Pour sa part, Tom Fletcher, souligne l’importance en politique de «savoir ce qu’on ne sait pas», afin de planifier et de mettre en place un meilleur avenir. Commentant le Printemps arabe, il a estimé qu’«il est encore très tôt pour juger de la situation». Selon l’ambassadeur de Grande-Bretagne, nous ne sommes qu’au tout début. Une chose est sûre: les citoyens sont en train de découvrir de nouvelles idéologies grâce à la technologie, qui est considérée comme étant l’arme la plus puissante. Il évoque aussi le cas du Liban. «Pour la première fois depuis longtemps, le choix du Premier ministre n’a pas été mijoté dans d’autres capitales, ce qui est censé donner de l’espoir au peuple libanais».
La relation Téhéran-Washington
«Une normalisation des relations entre le gouvernement américain et l’Iran résoudrait de nombreux problèmes dans la région du Moyen-Orient». C’est en ces termes que le Dr Pierre Razoux, directeur de la recherche et des études de sécurité régionale à l’Institut français pour la recherche stratégique, a fait part de son avis, répondant aux questions de Magazine.
Selon lui, le maintien au pouvoir du régime syrien «est dû au fait qu’il y a actuellement un équilibre des forces et qu’aucune des deux parties n’est suffisamment forte pour l’emporter».

### LIGNES DE DONNÉES
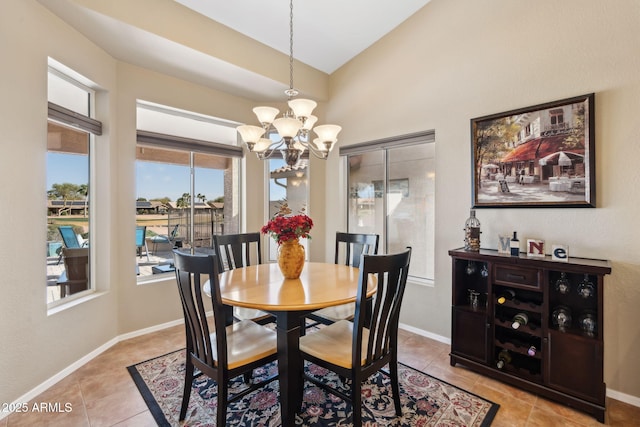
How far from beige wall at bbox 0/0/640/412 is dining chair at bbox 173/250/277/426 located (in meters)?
1.37

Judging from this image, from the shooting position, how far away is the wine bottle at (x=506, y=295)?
93.5 inches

### CONSIGNES
1 – Recopiez mot pour mot le passage du texte fourni qui commence à « La relation Téhéran-Washington » et se termine à « questions de Magazine. ».
2 – Dressez, s'il vous plaît, la liste de tous les noms de pays cités dans le texte fourni.

### RÉPONSES PAR CONSIGNE
1 –
La relation Téhéran-Washington
«Une normalisation des relations entre le gouvernement américain et l’Iran résoudrait de nombreux problèmes dans la région du Moyen-Orient». C’est en ces termes que le Dr Pierre Razoux, directeur de la recherche et des études de sécurité régionale à l’Institut français pour la recherche stratégique, a fait part de son avis, répondant aux questions de Magazine.

2 – Grande-Bretagne, Liban, Iran